[Texte]

09/12/2013
Lettres, notes et portraits / 1928-1974, de Georges Pompidou
Pour lever le mystère Pompidou
Lettres, notes et portraits / 1928-1974, de Georges Pompidou
Ce recueil contient des écrits inédits rédigés par Georges Pompidou, de sa jeunesse à sa mort. Il permet de mieux cerner la personnalité d’un président méconnu. On découvre un Pompidou humaniste, lucide et visionnaire, qui peut malgré tout se montrer dur dans certains de ses jugements.
Ce livre contribue à lever le voile sur Georges Pompidou, qui reste peut-être le président le plus mystérieux de la Vème République, tant les contradictions semblent nombreuses dans sa personnalité et son parcours : socialiste dans sa jeunesse, il passa pour être un président conservateur ; féru d’art moderne et convaincu de l’importance de la contestation dans l’art, il n’en resta pas un moins un homme d’ordre ; voulant moderniser la France et la couvrir d’autoroutes, il accorda beaucoup d’importance à l’environnement et à la protection des paysages ; salarié d’une banque privée, il se considéra comme serviteur de l’Etat ; ami de membres de la jet-set, il fut imprégné de la grandeur de la fonction de président… La liste des contradictions apparentes serait longue à dresser et ce livre permet de mieux les comprendre.
Une bonne part de l’ouvrage est constituée de la correspondance de Pompidou avec Robert Pujol, son ami de jeunesse et frère spirituel, professeur comme lui, avec qui il a échangé pendant plus de quarante ans. Sans tabou, Pompidou évoque avec lui de très nombreux sujets et livre, avec franchise, le fond de sa pensée. Ainsi, en 1934, il écrit à Pujol que la perspective du professorat l’ennuie profondément, mais reconnaît un avantage certain à son futur métier : la longueur des vacances. En 1967, alors qu’il est premier ministre, Pompidou écrit sans ambages : « En réalité, la politique serait idéale si on avait trois mois de vacances […] ». Ancien professeur, il suit de près les dossiers d’éducation et, en 1961, il écrit à Pujol qui se plaint de sa situation dans l’enseignement : « […] Je me suis parfois senti tenté de prendre le ministère de l’Education nationale pour tout foutre en l’air. Et puis je me suis dit que c’était une tâche surhumaine. »

[/Texte]

*Votre travail*
1. Recopiez le passage du texte compris entre « Ce livre contribue » et « mieux les comprendre. », ces mots inclus.
2. D'après le texte, avec qui Georges Pompidou a-t-il correspondu pendant plus de quarante ans ?
3. Dressez la liste des contradictions apparentes de Georges Pompidou que le texte énumère avant les mots « La liste des contradictions apparentes ».

[Données brutes]

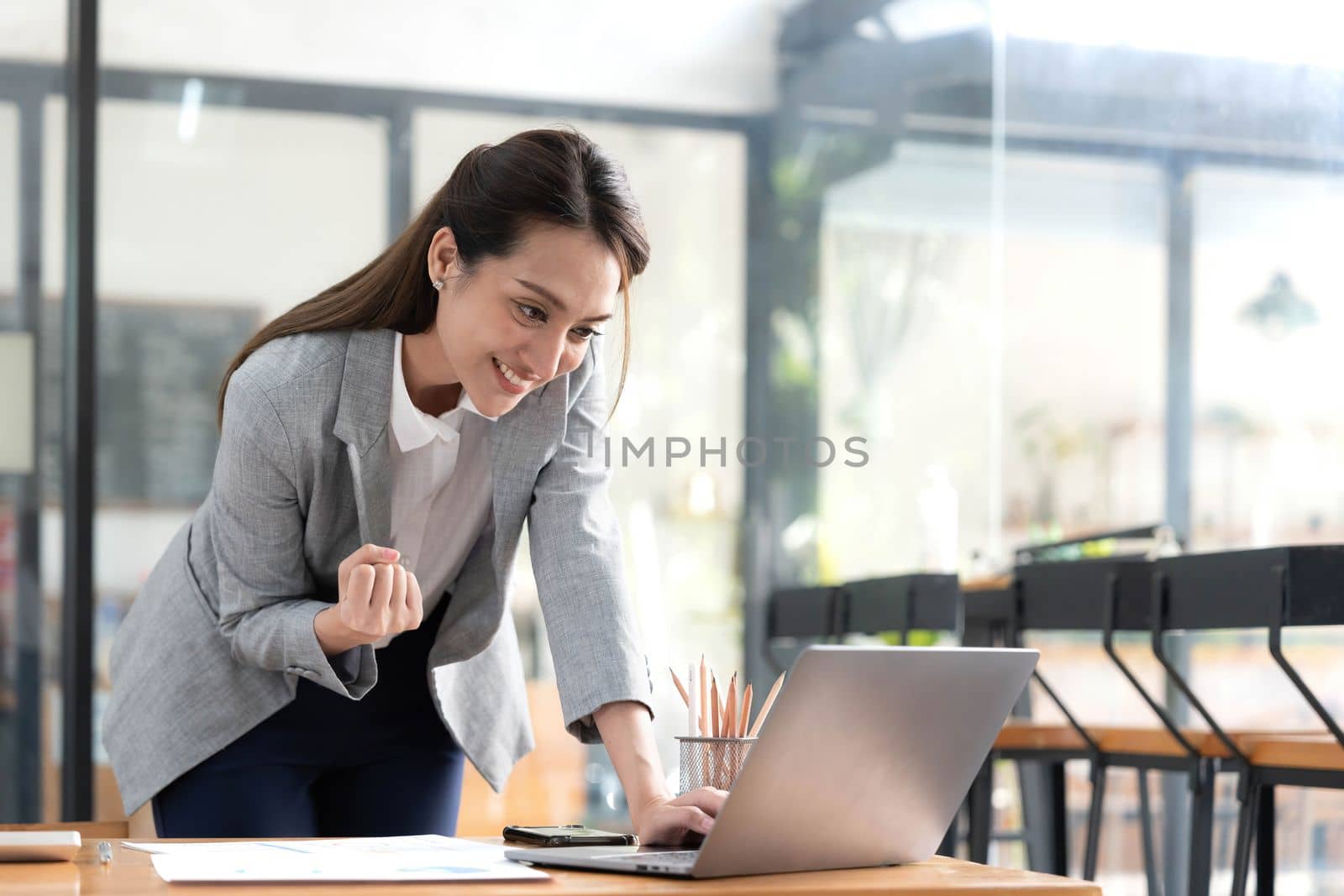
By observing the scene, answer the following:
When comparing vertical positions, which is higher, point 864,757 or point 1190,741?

[/Données brutes]

*Réponses attendues*
1.
Ce livre contribue à lever le voile sur Georges Pompidou, qui reste peut-être le président le plus mystérieux de la Vème République, tant les contradictions semblent nombreuses dans sa personnalité et son parcours : socialiste dans sa jeunesse, il passa pour être un président conservateur ; féru d’art moderne et convaincu de l’importance de la contestation dans l’art, il n’en resta pas un moins un homme d’ordre ; voulant moderniser la France et la couvrir d’autoroutes, il accorda beaucoup d’importance à l’environnement et à la protection des paysages ; salarié d’une banque privée, il se considéra comme serviteur de l’Etat ; ami de membres de la jet-set, il fut imprégné de la grandeur de la fonction de président… La liste des contradictions apparentes serait longue à dresser et ce livre permet de mieux les comprendre.

2. Avec Robert Pujol, son ami de jeunesse et frère spirituel.

3.
- Socialiste dans sa jeunesse, il passa pour être un président conservateur.
- Féru d'art moderne et convaincu de l'importance de la contestation dans l'art, il resta un homme d'ordre.
- Voulant moderniser la France et la couvrir d'autoroutes, il accorda beaucoup d'importance à l'environnement et à la protection des paysages.
- Salarié d'une banque privée, il se considéra comme serviteur de l'État.
- Ami de membres de la jet-set, il fut imprégné de la grandeur de la fonction de président.